• Extracted text:
The big concern of those who are thing these things seriously is that if there is a second peak and if you look in the Financial Times yo will see that the downward slope of the occurrence of the disease has changed direction. We don’t know how thing will pan out, but such a high profile failure could be extremely costly. If there has to be, God forbid, a second lockdown even locally, or if a large proportion of the population are incommoded by tracing, it could become very difficult. I believe that the satisfaction rate with the Government is less than 50%. It is not an election in 4 years time where the danger to the government lies, but in the anger of the ordinary people.

No the Bishops were right it was Cummings and those ho support him who are wrong with their special pleading and exceptionalism. Giles Fraser is merely doing a bit of special pleading and seeking to get the Unheard fires up against the bishops. The kind of mob he deprecates.

Go Away Please
Go Away Please
3 years ago
Reply to  Edward Andrews

You should read some Girard. It’s very deep, very enlightening. You might learn something and look at things anew.

pauline.k
pauline.k
3 years ago
Reply to  Edward Andrews

Why don’t you condemn Emily Maitlis?

Alan Healy
Alan Healy
3 years ago
Reply to  Edward Andrews

Calderwood went on two pleasure trips , the first of which she was forgiven . She also held a public office , whereas Cummings , as a civil servant , does not .

T J Putnam
TP
T J Putnam
3 years ago

Way off beam. The Bishops have not spoken up on a matter of politics, but matters of corruption on the one hand and public safety on the other. They are not populists just because the concerns they have articulated are shared by most other people, in fact it’s the author whose language is populist when he assimilates them to public safety officers ( one of those elites supposedly always telling the people what not to do…) The implication that Crusader Cummings is closer to Christ than these Bishops may amuse some, including DC himself, but others will see it as a clear indication of where Vote Leave psychology gets you, i.e. tied in knots.

• What you have to do: Revise the stretch of the comment thread that opens with "Way off beam." and closes with "tied in knots.", putting "demagogues" in place of "populists".

• Entries provided:
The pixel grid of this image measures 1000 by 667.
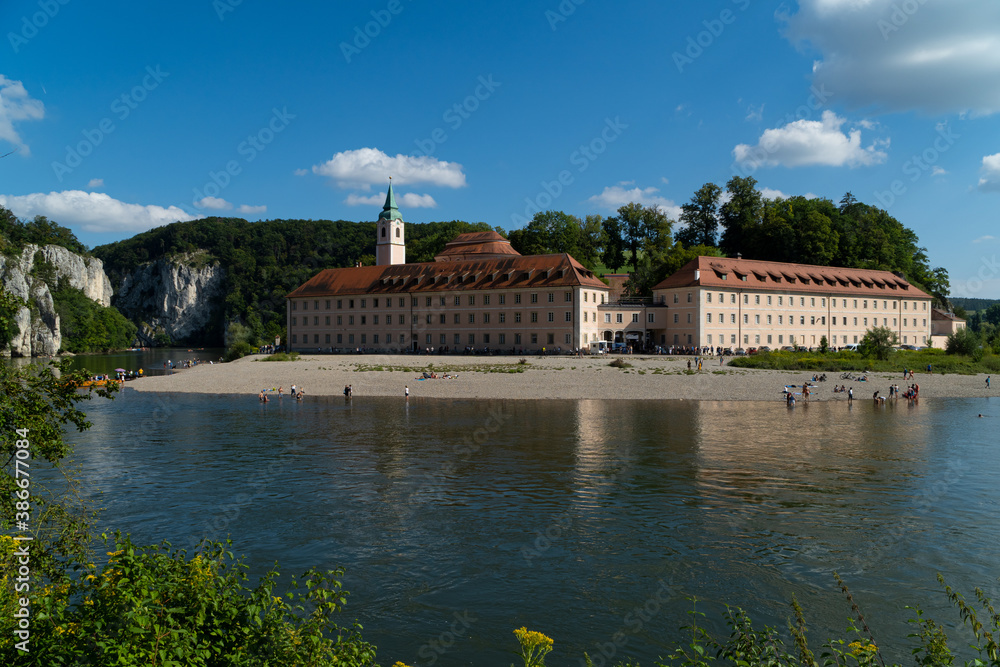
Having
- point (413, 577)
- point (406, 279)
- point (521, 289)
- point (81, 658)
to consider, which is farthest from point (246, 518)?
point (406, 279)

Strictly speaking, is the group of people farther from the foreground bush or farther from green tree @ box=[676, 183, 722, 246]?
green tree @ box=[676, 183, 722, 246]

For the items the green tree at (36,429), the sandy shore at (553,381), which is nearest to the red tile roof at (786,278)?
the sandy shore at (553,381)

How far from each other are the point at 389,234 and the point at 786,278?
59.2m

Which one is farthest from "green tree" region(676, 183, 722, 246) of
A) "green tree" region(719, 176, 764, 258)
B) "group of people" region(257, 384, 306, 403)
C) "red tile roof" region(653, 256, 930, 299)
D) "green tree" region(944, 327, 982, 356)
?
"group of people" region(257, 384, 306, 403)

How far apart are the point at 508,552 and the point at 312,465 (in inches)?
467

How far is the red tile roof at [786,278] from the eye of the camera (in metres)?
84.6

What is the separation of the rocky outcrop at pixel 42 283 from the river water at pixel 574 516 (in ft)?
265

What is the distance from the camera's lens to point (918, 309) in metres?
101

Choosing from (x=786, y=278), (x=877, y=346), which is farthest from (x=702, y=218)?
(x=877, y=346)

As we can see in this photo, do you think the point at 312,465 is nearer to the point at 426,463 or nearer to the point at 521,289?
the point at 426,463

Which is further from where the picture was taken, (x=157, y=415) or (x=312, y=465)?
(x=157, y=415)

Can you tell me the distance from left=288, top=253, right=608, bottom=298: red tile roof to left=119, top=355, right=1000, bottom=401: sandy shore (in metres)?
15.4

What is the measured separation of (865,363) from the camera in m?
63.8

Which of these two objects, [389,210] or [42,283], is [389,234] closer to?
[389,210]
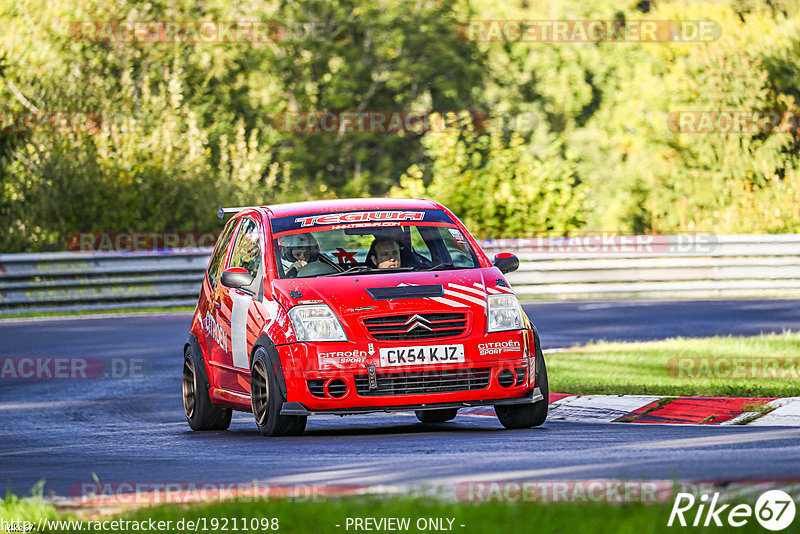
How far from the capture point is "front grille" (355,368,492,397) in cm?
962

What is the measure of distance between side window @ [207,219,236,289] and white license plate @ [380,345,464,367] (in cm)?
255

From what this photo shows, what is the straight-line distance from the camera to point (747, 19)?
5012 cm

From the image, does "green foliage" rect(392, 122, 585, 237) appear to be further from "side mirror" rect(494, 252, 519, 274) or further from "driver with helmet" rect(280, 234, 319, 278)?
"driver with helmet" rect(280, 234, 319, 278)

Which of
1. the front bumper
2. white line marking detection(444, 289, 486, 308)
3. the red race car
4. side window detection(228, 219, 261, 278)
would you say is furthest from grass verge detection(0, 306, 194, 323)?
white line marking detection(444, 289, 486, 308)

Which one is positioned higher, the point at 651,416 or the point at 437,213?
the point at 437,213

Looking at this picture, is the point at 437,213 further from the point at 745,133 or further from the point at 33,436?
the point at 745,133

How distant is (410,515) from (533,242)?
828 inches

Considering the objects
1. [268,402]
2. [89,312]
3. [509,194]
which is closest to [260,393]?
[268,402]

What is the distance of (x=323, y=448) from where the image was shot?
9.41 meters

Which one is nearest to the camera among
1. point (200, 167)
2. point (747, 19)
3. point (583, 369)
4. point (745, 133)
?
point (583, 369)

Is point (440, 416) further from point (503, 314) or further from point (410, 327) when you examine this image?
point (410, 327)

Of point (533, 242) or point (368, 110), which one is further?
point (368, 110)

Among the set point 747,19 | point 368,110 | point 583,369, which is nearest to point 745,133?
point 747,19

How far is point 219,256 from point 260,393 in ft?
7.20
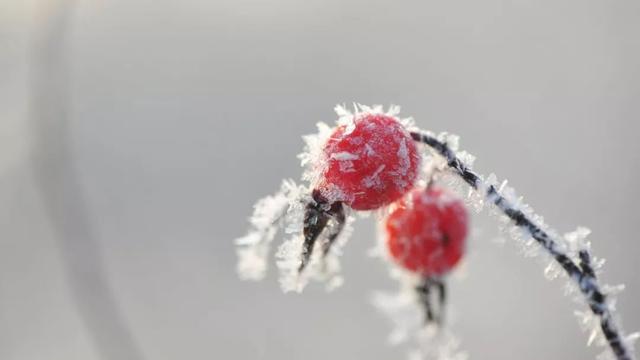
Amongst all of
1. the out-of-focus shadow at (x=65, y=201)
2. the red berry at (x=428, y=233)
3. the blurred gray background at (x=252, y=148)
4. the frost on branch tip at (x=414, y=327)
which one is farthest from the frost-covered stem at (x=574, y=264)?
the out-of-focus shadow at (x=65, y=201)

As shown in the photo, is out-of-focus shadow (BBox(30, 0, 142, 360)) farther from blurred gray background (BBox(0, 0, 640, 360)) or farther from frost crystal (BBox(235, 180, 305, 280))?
frost crystal (BBox(235, 180, 305, 280))

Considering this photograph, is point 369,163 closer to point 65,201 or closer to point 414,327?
point 414,327

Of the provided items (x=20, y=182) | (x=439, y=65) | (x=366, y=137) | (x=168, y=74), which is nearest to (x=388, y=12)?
(x=439, y=65)

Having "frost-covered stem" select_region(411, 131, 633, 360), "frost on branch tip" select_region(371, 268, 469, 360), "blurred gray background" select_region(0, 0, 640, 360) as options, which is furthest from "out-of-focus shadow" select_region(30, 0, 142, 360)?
"frost-covered stem" select_region(411, 131, 633, 360)

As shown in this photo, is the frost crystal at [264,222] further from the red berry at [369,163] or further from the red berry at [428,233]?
the red berry at [428,233]

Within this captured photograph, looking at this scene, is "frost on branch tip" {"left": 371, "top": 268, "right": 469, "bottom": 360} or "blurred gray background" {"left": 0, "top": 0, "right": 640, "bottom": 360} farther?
"blurred gray background" {"left": 0, "top": 0, "right": 640, "bottom": 360}

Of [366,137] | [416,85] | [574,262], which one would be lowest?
[574,262]

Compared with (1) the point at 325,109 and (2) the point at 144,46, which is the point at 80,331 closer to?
(1) the point at 325,109
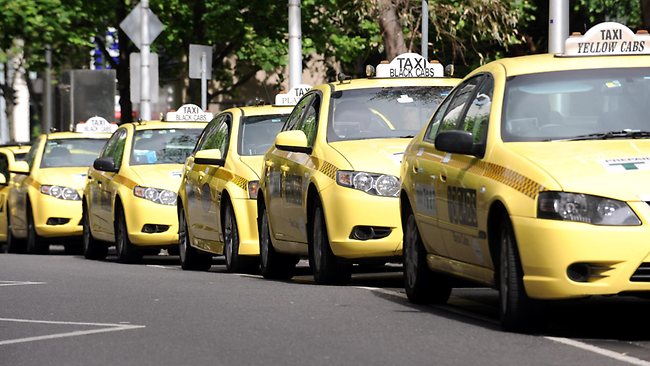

• Task response:
Way off beam. The Bishops have not spoken up on a matter of politics, but matters of corruption on the one hand and public safety on the other. They are not demagogues just because the concerns they have articulated are shared by most other people, in fact it’s the author whose language is populist when he assimilates them to public safety officers ( one of those elites supposedly always telling the people what not to do…) The implication that Crusader Cummings is closer to Christ than these Bishops may amuse some, including DC himself, but others will see it as a clear indication of where Vote Leave psychology gets you, i.e. tied in knots.